Would you believe a lightning round of World of Warcraft when she’s supposed to be making dinner?


Please welcome Lisa, who is patient enough to put up with my ramblings AND the Captain’s AND David’s and still manages to have a life.


When I was a horse-crazy little girl, I would always get excited when the month of May rolled around, because that was Kentucky Derby month. Now that I'm older and more sophisicated, a two-minute horse race just doesn't do it for me (no matter how pretty the horses or hats). I want something with even more color, outlandish garb, and excitement - I want Eurovision!

What is Eurovision, you say? My half-Irish husband introduced me to this continental wonder, which began as a Cold War propaganda tool. Imagine an American Idol with countries instead of hopeful wannabes, with wildly varying original songs performed over a weekend instead of a season, and rules of judging which change from year to year.

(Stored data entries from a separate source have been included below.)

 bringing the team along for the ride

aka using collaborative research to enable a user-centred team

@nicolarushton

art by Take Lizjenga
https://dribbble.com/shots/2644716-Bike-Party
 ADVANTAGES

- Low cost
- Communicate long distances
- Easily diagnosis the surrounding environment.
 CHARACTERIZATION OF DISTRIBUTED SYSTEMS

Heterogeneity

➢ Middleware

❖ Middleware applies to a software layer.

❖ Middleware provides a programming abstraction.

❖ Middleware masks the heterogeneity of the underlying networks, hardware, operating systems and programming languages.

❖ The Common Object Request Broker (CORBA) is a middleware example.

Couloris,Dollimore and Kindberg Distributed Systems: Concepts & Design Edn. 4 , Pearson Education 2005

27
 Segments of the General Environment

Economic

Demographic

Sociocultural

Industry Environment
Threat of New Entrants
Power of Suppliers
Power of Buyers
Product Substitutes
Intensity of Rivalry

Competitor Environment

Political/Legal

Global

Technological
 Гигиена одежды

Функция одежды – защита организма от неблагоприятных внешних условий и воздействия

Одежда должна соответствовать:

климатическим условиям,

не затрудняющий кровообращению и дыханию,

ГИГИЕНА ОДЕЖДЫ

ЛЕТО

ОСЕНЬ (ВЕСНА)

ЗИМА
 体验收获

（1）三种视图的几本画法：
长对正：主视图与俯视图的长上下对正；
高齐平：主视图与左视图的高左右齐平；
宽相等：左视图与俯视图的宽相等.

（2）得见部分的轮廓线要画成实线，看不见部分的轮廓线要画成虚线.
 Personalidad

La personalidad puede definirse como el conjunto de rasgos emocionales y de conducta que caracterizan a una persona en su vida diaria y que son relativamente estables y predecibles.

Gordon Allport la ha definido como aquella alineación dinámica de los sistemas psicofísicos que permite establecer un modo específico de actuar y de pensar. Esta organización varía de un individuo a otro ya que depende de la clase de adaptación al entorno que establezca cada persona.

The idea is that all the countries of Europe (which they have a very broad definition of what constitutes Europe) send their best singer(s) and songs to compete on a spectacular technological marvel of a stage in whatever country won the contest the year before. The clothes would make Bob Mackie salivate, the Bjork swan outfit from the Oscars look positively pedestrian, and gays swoon across the world. The songs and singers themselves run the gamut from Eurotechno, to power ballads, to ethnic folk with rap on the side - you name it, they've got it.

The BEST way to watch Eurovision is to watch via the BBC. They usually have a snarky, funny host to put things in perspective. Think someone on the level of a British Johnny Carson, liberally apply lots of liquor. Terry Wogan had been doing hosting duties too long, as you could tell as the show went on.

The first year yours truly saw it (2008), the contest was in Belgrade, Serbia. The show always opens with the previous year's winning entry - in this case a plus-size Maria Serifovic dressed in male attire with a drop-dead voice and song, which brings up another nifty thing about Eurovision. Your weight, your age, your hair abundance, and your sexual orientation - they don't care about it! Can you sing? Do you have a good act? You're in! (OK, there might be some discussion about the “can you sing part”, meaning you may be subject to some unique song stylings and the occasional turkey. No, seriously, we mean a guy in a turkey suit.)

2008 saw a 75-year-old crotchey old man scratching a Victrola, a devil and an angel battling in
song, a Spanish Weird Al Yankovic, a Greek Britney Spears, what looked like Lucy and Desi singing by a clothsline with knitting bride backup singers, and best of all, a gaggle of Lativan pirates with rubber swords who were having more fun than it should be legal, especially as no intoxicants were invloved (on stage at least, can’t vouch for the audience).

Silly, you say? Yes, but darned if those songs don't just stick in your head, like a cheery brain slug. The Lativan pirate song, Wolves of the Sea received an enthusiatic thumbs up from the 12 and under crowd, and also every pub in England and Ireland. And while a slightly sappy Russian ballad called Believe won that year, which song do you think I most find myself humming?

(Historical aside, there is an irony to Russia winning, as until the early 80‘s a person in the USSR, and many other Eastern Block countries could go to jail just for watching Eurovision.)